I speak in this debate to support amendment 1, tabled by Rebecca Evans, and in particular point 1, which notes the poor value for money represented by austerity economics, as highlighted by the UN criticism of UK poverty.
Angela Burns and her Conservative colleagues would need the skills not of Job but Jackanory to explain how the Cameron and Osborne devastating austerity project, alongside May's magic money tree, has somehow morphed into the UK Tory Government borrowing just under £174 billion between April and August. We on the Welsh Labour benches will take no economic lessons from the Conservatives. In a decade, they have shape-shifted from the economic piety of Ebenezer Scrooge to the economic policies of a national lottery winner in Las Vegas. So, the Tories can stop—please just stop your lecturing to the people of Wales and the Members of this Senedd about your superiority and fidelity to value for money for taxpayers because—[Interruption.]
I draw Members' attention to amendment 1, point 3, which welcomes the progress made in delivering innovative Welsh Government policies—free prescriptions, Jobs Growth Wales, presumed consent for organ donation, the single cancer pathway, the childcare offer, the doubling of the capital limit, twenty-first century schools, and the economic resilience fund. I could go on, but let me be succinct: the Tories understand the price of everything and the value of nothing, and it is Welsh Labour who the people of Wales trust with the public sector and with fiscal propriety to protect, nurture and grow Wales because the strong fiscal discipline and vision for Wales that we implement flies in the very face of a whole decade of evidenced UK Tory Government policy, as they continue to squeeze the Welsh public budget until the pips squeak. Wales is now £4 billion worse off since they came to office, and we work to counter this every day, and it is why they are desperate to weaken devolution and weaken this place.
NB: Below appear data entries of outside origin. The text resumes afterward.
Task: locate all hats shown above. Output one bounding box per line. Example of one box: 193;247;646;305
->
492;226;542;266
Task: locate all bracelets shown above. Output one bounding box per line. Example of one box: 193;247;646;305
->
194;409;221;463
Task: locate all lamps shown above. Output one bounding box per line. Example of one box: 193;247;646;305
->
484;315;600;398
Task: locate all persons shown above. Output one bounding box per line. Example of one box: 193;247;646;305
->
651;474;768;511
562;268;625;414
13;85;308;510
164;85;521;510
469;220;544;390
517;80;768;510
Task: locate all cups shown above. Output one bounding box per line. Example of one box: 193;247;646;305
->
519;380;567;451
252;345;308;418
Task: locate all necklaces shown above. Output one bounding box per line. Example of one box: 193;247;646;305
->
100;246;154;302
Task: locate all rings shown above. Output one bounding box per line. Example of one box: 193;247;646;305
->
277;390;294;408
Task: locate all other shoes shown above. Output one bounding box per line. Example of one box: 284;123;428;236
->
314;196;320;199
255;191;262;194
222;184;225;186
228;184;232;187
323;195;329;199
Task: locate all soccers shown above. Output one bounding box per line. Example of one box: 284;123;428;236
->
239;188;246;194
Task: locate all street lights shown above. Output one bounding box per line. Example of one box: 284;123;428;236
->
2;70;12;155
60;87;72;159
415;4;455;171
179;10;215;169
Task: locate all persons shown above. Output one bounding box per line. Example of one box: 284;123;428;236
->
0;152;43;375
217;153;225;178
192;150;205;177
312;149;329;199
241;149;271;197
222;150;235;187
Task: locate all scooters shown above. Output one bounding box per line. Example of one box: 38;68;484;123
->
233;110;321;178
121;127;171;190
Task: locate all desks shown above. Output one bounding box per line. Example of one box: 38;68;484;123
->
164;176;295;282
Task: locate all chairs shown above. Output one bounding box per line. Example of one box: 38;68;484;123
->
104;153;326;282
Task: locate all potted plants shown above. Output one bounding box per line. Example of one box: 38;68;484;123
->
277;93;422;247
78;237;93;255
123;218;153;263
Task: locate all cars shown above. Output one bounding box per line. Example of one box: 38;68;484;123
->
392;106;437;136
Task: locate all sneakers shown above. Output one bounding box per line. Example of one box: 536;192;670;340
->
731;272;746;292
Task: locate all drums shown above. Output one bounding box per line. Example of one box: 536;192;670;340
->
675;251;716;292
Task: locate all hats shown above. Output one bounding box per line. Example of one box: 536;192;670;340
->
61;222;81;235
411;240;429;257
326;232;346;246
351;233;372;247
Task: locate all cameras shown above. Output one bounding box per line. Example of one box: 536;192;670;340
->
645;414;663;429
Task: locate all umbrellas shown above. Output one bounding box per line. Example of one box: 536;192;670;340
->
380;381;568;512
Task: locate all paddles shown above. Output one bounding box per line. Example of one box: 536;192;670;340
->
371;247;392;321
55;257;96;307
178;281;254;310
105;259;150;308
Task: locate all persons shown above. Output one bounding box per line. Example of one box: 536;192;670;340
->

The Tory UK Government has so far spent £57 million and rising in consultancy contracts—too many to mention. Deloitte is doing very well—£6.7 million in contracts, a further £3 million for providing to the Cabinet Office, and £2.5 million in contracts from the Tory Treasury—and PricewaterhouseCoopers, £3 million in consultancy. I could go on. So, the Tory approach to supervising taxpayers' money is deeply worrying, but it is no different to the way successive Tory Governments have always behaved, with the sell-off of our national industries, the break-up of our public sector and public services, and a desire to erode and grind down local government for privatisation. In contrast, here, the Welsh Labour Government in Wales strengthens and maintains our public service ethos. It is at its very core and central to our very being. In Wales, 'not for profit' means something.
Finally, let me return to the UK Tory Government borrowing just under £174 billion between April and August. In those four short months of summer, the Tories borrowed more than the UK Labour Government borrowed in the whole of the financial year when the Labour Government bailed out the banks and saved the economy from ruin. And that is important, because do you remember, in this very place, the endless goading from the Tory benches of fixing the roof when the sun shone, of them saying Labour had spent all the money, and that this, colleagues, was the only reason used to fulfil their deep ideological desire to shrink the state with a decade of austerity, and for what? In four months, they borrowed more than the Labour Government in an entire year. Yet again, typical Tories at the height of hypocrisy. Llywydd, they seek to claim the monopoly on economic competence, yet the Welsh people know they would not trust the Tories to sell them a second-hand banger, let alone trust them to manage our public finances. Thank you.